The Italian government expressed alarm on Monday about the fate of an Iranian academic detained in Tehran for nearly a year and reportedly sentenced to death for espionage.


Ahmadreza Djalali, who used to work at the University of Eastern Piedmont, was arrested on April 25th 2016 when in the Iranian capital for a conference, according to Italian media.

The foreign ministry in Rome said in a statement it had "activated its channels of communication with the Iranian authorities to highlight its extreme concern" about the 45-year-old.

Stressing his academic links, the ministry sought information about Djalali's detention -- he is reportedly in Tehran's notorious Evin Prison -- and asked "that he be quickly returned to his family".
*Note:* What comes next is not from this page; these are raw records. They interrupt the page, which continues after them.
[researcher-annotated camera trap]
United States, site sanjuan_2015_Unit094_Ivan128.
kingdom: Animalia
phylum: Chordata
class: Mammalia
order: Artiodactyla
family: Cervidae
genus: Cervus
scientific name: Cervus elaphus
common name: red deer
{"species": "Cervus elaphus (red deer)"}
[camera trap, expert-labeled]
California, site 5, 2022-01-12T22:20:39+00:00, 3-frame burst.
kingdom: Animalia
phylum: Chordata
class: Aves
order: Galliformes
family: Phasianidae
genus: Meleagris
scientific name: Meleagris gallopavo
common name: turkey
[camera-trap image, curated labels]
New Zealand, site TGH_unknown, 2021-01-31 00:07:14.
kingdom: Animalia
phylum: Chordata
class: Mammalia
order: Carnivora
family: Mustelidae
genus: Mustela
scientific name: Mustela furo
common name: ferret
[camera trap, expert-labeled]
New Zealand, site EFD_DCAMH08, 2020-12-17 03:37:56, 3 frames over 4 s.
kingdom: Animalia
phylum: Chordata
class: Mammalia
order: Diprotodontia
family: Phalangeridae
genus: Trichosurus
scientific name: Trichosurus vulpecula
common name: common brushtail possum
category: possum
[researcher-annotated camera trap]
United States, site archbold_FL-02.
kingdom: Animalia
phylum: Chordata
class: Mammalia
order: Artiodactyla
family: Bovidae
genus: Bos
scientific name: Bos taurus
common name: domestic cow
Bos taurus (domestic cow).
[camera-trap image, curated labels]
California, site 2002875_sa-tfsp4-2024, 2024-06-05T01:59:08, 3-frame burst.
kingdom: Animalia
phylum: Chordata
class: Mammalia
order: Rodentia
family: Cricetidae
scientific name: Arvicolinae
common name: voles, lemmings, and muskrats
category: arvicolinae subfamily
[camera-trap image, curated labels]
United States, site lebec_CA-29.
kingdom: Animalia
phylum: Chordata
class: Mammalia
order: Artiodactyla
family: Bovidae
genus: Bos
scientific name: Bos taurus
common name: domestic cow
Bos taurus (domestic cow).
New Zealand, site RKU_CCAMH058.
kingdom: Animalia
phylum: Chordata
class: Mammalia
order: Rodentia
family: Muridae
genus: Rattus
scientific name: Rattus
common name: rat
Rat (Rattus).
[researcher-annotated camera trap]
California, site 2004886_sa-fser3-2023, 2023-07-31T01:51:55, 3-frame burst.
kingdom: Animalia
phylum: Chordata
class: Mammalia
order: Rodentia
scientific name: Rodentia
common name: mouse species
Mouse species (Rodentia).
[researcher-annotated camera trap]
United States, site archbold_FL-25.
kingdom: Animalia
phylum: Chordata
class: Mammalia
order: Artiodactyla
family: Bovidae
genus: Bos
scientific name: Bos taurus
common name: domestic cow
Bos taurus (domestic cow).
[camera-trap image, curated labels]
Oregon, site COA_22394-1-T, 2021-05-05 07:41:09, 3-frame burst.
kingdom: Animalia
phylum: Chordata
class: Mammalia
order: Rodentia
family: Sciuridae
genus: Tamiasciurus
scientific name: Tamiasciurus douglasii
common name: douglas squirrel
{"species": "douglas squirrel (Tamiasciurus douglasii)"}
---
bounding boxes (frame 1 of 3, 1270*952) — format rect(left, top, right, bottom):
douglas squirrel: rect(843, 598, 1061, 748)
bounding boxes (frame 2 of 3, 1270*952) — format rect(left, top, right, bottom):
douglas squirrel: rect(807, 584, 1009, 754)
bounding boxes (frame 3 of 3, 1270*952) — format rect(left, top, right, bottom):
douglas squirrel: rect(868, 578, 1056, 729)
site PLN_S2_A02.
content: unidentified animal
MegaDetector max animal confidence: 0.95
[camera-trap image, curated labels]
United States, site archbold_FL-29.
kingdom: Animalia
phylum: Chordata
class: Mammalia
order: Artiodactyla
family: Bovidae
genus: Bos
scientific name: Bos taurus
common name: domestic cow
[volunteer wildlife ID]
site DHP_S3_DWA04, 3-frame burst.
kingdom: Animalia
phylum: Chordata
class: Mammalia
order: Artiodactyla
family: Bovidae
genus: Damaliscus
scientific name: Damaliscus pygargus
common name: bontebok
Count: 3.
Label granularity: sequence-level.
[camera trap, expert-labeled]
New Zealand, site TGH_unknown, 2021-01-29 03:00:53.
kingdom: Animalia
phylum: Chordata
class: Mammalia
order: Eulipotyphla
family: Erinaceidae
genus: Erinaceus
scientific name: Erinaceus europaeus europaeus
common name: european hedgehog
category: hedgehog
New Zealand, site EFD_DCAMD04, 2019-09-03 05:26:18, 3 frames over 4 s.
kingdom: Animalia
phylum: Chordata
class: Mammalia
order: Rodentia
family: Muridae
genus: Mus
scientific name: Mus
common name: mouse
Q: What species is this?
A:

Djalali's wife, who is living in Stockholm with the couple's two children, told Corriere della Sera that he faced "the death penalty for collaboration with enemy states". 

Djalali worked at the University of Eastern Piedmont between 2012 and 2015 and also had employment in Belgium.

There has been no comment from Iranian officials or media about his case.

Djalali is resident in Sweden where he conducts research in disaster medicine at the Karolinska Institute in Stockholm. 

Swedish Prime Minister Stefan Löfven discussed human rights on a visit to Iran at the weekend but did not say if he had specifically mentioned Djalali's case.